Revisit Human-Scene Interaction via Space Occupancy

from arxiv, To appear in ECCV 2024. The first two authors contributed equally. Yong-Lu Li is the corresponding author. Project page: https://foruck.github.io/occu-page/

Human-scene Interaction (HSI) generation is a challenging task and crucial for various downstream tasks. However, one of the major obstacles is its limited data scale. High-quality data with simultaneously captured human and 3D environments is hard to acquire, resulting in limited data diversity and complexity. In this work, we argue that interaction with a scene is essentially interacting with the space occupancy of the scene from an abstract physical perspective, leading us to a unified novel view of Human-Occupancy Interaction. By treating pure motion sequences as records of humans interacting with invisible scene occupancy, we can aggregate motion-only data into a large-scale paired human-occupancy interaction database: Motion Occupancy Base (MOB). Thus, the need for costly paired motion-scene datasets with high-quality scene scans can be substantially alleviated. With this new unified view of Human-Occupancy interaction, a single motion controller is proposed to reach the target state given the surrounding occupancy. Once trained on MOB with complex occupancy layout, which is stringent to human movements, the controller could handle cramped scenes and generalize well to general scenes with limited complexity like regular living rooms. With no GT 3D scenes for training, our method can generate realistic and stable HSI motions in diverse scenarios, including both static and dynamic scenes. The project is available at https://foruck.github.io/occu-page/.

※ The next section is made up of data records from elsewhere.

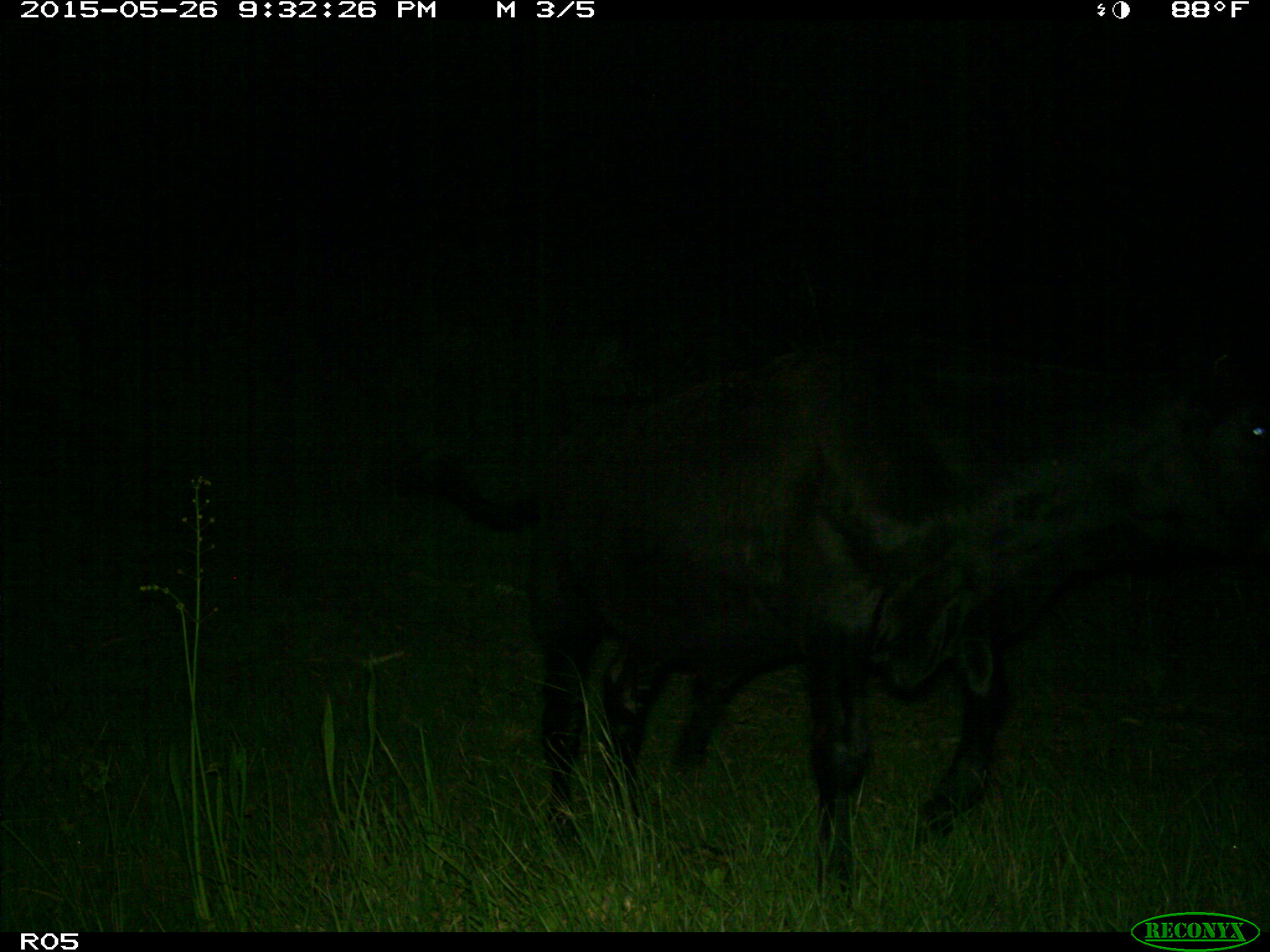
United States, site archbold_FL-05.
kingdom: Animalia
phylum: Chordata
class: Mammalia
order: Artiodactyla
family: Bovidae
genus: Bos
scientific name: Bos taurus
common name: domestic cow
Bos taurus (domestic cow).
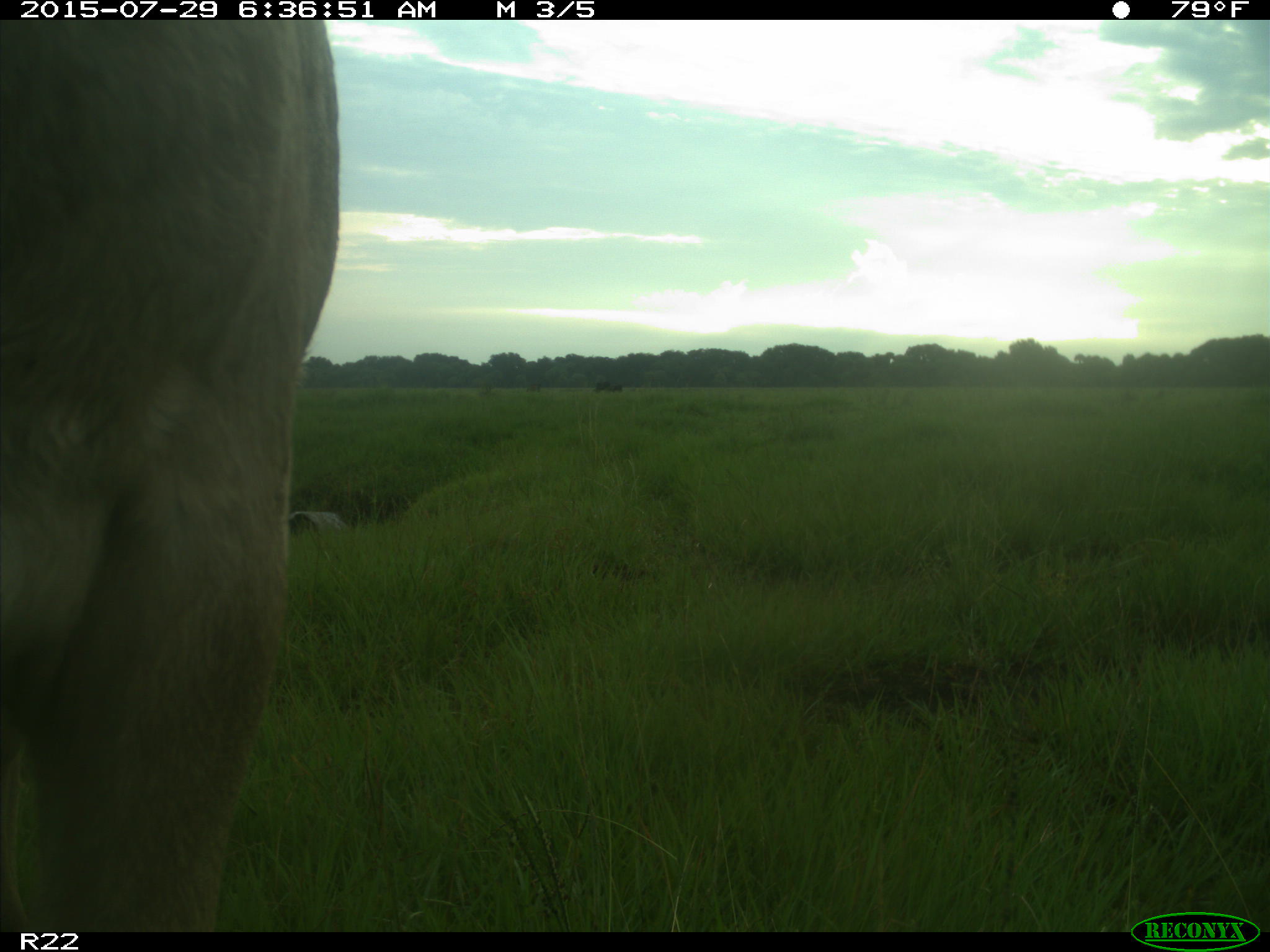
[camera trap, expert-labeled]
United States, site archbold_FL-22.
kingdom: Animalia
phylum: Chordata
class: Mammalia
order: Artiodactyla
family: Bovidae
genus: Bos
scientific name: Bos taurus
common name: domestic cow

翻译：人-场景交互（HSI）生成是一项具有挑战性且对多种下游任务至关重要的任务。然而，其主要障碍之一在于数据规模的局限性。同时捕获人体与三维环境的高质量数据难以获取，导致数据多样性与复杂性受限。本研究提出，从抽象物理视角来看，与场景的交互本质上是对场景空间占位的交互，这引导我们建立一种统一的新视角——人-占位交互。通过将纯动作序列视为人体与不可见场景占位交互的记录，我们可以将仅含动作的数据聚合为大规模配对的人-占位交互数据库：动作占位基准库（MOB）。因此，对需要高质量场景扫描的昂贵配对动作-场景数据集的需求可得到显著缓解。基于这一统一的人-占位交互新视角，我们提出一种单一动作控制器，使其能在给定周边占位条件下达到目标状态。该控制器在MOB上经过具有复杂占位布局（对人体运动形成严格约束）的训练后，能够处理狭窄场景，并良好泛化至常规客厅等复杂度有限的普通场景。在无真实三维场景训练数据的情况下，我们的方法能在静态与动态场景在内的多样情境中生成真实且稳定的HSI动作。项目页面详见 https://foruck.github.io/occu-page/。